Nexia BT’s Brian Tonna and Karl Cini are currently under arrest in connection with the crime. Their assets, their relatives’ assets, and the assets of Nexia BT have been frozen by court order.
According to a leaked report by the Financial Intelligence Analysis Unit (FIAU), Tonna transferred two €50,000 payments through Pilatus Bank to Schembri.
Schembri is facing allegations that the payments were kickbacks related to the sale of Maltese citizenship to a family of three Russian nationals.
Both men have denied any wrongdoing, with Schembri claiming that the €100,000 was the repayment of a personal loan given to Tonna while the former underwent separation proceedings.
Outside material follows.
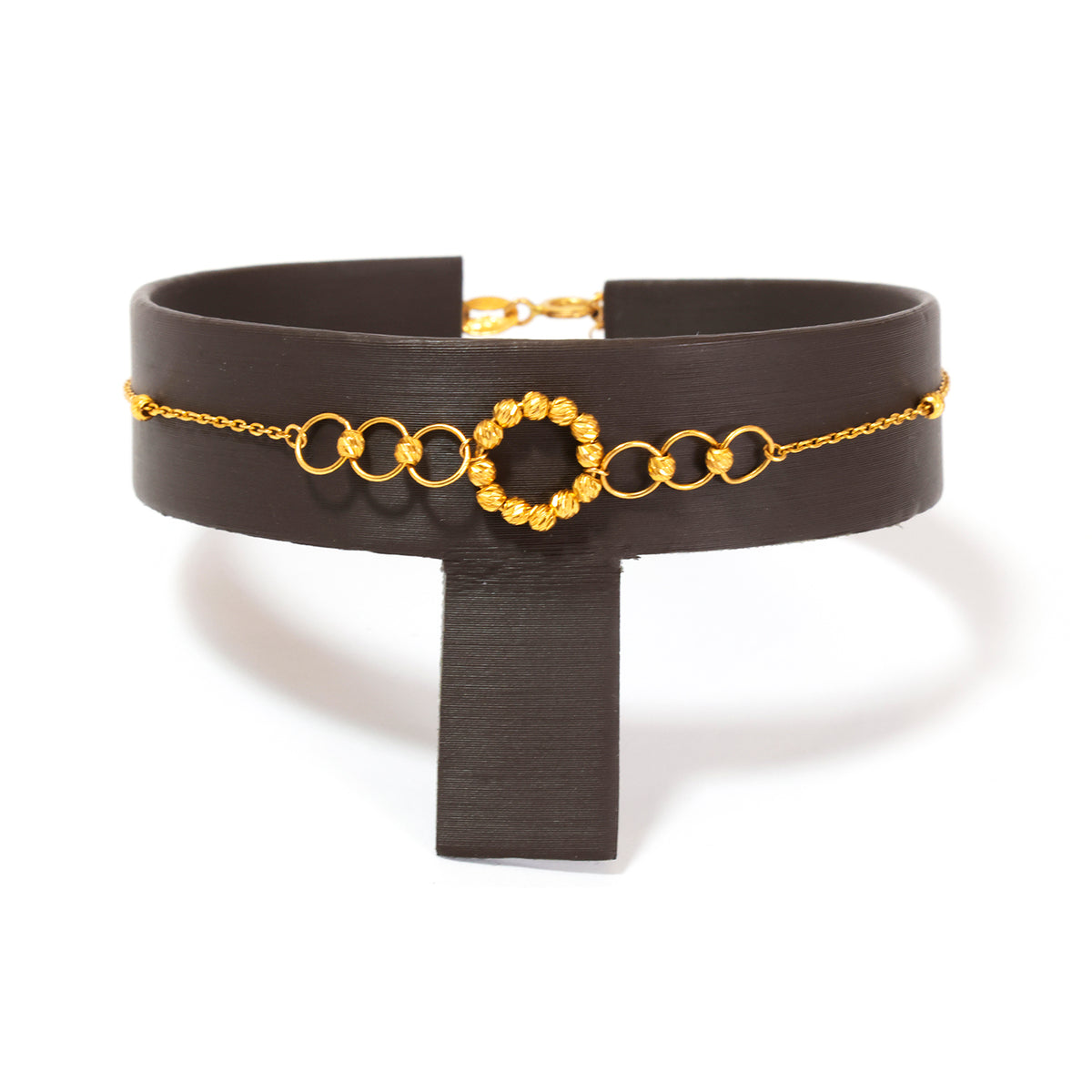 Black choker with gold chain and circular design on a white background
The loan was repaid through Willerby Trading, a British Virgin Islands shell company secretly owned by Tonna. Willerby Trading is named in the court order.
The same FIAU report also raised suspicions of the loan document presented to the bank to justify the payments after finding no trace of the original loan payment by Schembri to Tonna.
The court’s decision comes just a matter of days after Times of Malta revealed Nexia BT would be hiving off much of its operations to another company.
Who is Nexia BT?
Nexia BT is a corporate and private client advisory, audit, accounting and tax firm providing a full range of services. It forms part of Nexia International, a leading firm present in over 110 countries.
Nexia BT in Malta also previously served as the Mossack Fonseca agents in the country, the Panamanian firm at the heart of the Panama Papers scandal.
The firm, through managing director Brian Tonna and partner Karl Cini, set up the offshore structures of Keith Schembri, Konrad Mizzi, Adrian Hillman (Allied Newspapers/Progress Press), and Cheng Chen (Shanghai Electric) among others.
According to one e-mail found in the Panama Papers, Schembri and Mizzi were set to receive payments of up to $2 million from 17 Black, the UAE company owned by Yorgen Fenech, who stands accused of conspiring to assassinate journalist Daphne Caruana Galizia.
Having set up the Egrant account, the men are also the only two individuals who know for sure the mysterious identity of its owner.
The firm, who still has a license to operate, is subject to several on-going inquiries, including the Panama Papers scandal.